This is a post for T-SQL Tuesday #98 and it is about a time when you faced a technical challenge that you overcame- for me this is a story about database corruption. #TSQL2sday was created by Adam Machanic. It is being hosted by Arun Sirpal – Thanks Arun!
One of my favorite movies of all time is Dr. Strangelove Or: How I Learned to Stop Worrying and Love the Bomb. It is a dark comedy. A crazy General exploits a limitation in a nuclear attack plan and issues orders for his bombers to execute “Wing Attack Plan R”. Not to be confused with “Wing Attack Plan Python“, ha. It starts a sequence of events which should have never have happened with fail-safes, human in the loop systems, recall of bombers, arming systems- but some nuclear bombs on one lone bomber were on their way to getting dropped and thus starting a nuclear war of epic scale. And I love Stanley Kubrick films too.

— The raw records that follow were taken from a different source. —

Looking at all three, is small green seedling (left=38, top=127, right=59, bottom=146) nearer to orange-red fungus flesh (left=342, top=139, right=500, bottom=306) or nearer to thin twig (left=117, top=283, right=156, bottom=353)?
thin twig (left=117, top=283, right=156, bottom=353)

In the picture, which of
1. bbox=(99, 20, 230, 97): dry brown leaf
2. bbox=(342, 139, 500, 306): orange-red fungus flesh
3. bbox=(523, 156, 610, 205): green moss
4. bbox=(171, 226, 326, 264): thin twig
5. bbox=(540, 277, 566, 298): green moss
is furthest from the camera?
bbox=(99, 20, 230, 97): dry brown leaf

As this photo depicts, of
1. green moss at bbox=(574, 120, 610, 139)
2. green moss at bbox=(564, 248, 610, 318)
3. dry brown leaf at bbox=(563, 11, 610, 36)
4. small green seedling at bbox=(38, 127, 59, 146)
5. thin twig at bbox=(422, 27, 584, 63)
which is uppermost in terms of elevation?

Despite current rhetoric to the contrary, the POTUS does NOT have a button to push to launch nuclear weapons. He can order their use but he doesn’t have a big red button on his desk to bang away on like an arcade-style video game.

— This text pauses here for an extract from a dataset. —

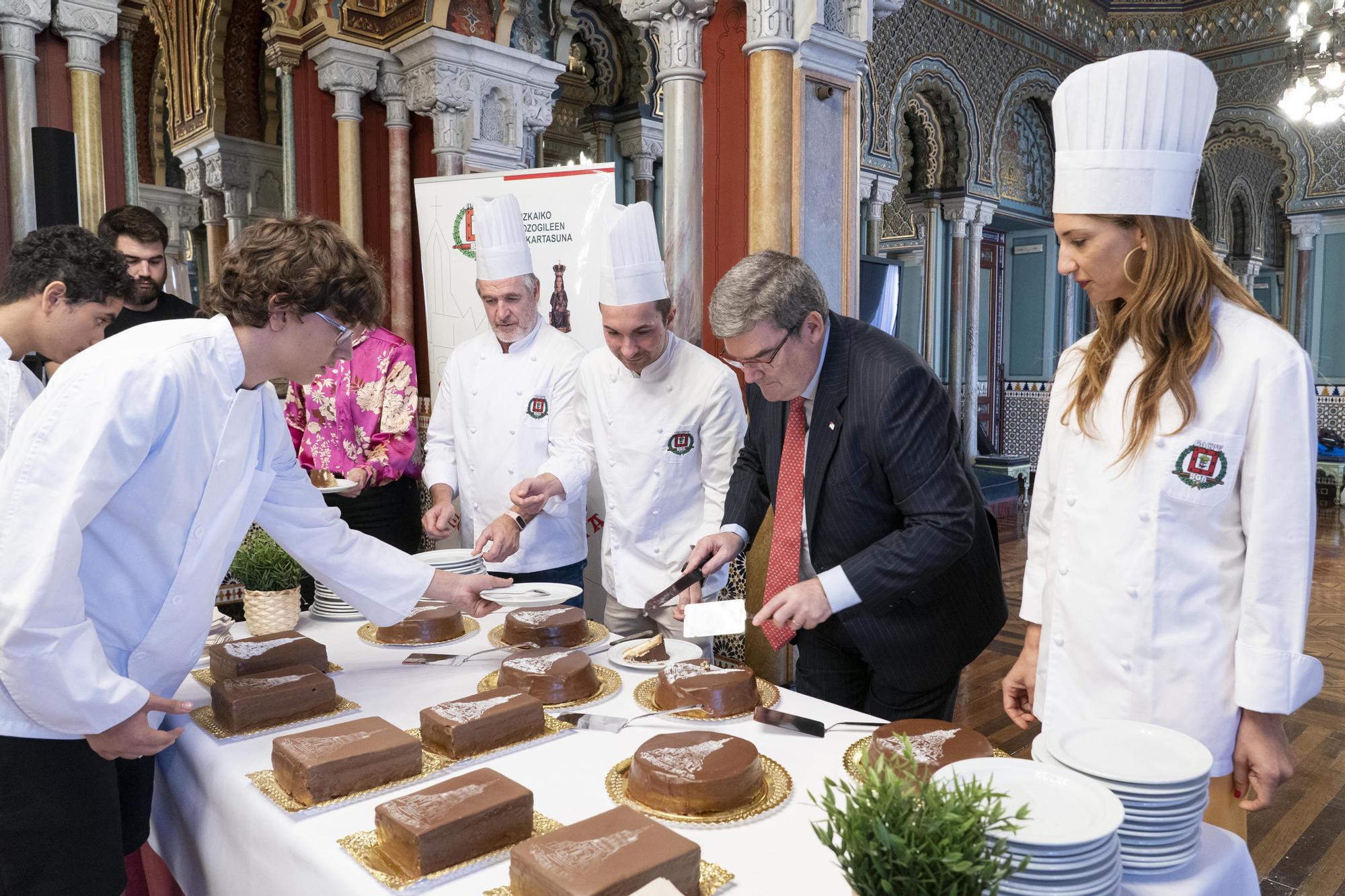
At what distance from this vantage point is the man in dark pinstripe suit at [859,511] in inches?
64.4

I am no longer with the company who hired me for this client and the client company closed the main office which I used to work at here in Colorado. ALL of the consultants, managers, directors and other employees I worked with and knew are also no longer with this company.
It was a strange situation. I have too many stories, Good, Bad, Ugly and Fugly about this client. I was with them for several months. They had been through many full-time employees as database administrators and they also had a large developer team out in California. The company was bleeding money and filing for bankruptcy. In the consulting business, sunsets can be long and yes there is money to be made riding out into the sunset. Eliminating pain is attractive to investors. Another competitor was in the similar state of affairs and they decided to merge the two bankrupt companies together as one. When I was there, people were leaving on their own as it is easier to find a job when you still have a job than if one waits until layoffs or firings occur. I did some quick research for this post and found out that in May of 2016, they filed for their THIRD bankruptcy in seven years and their stock is no longer publicly traded- it is a private company. If you were the CEO, how would you attract the best and the brightest to come work for you in a dying industry? Hm.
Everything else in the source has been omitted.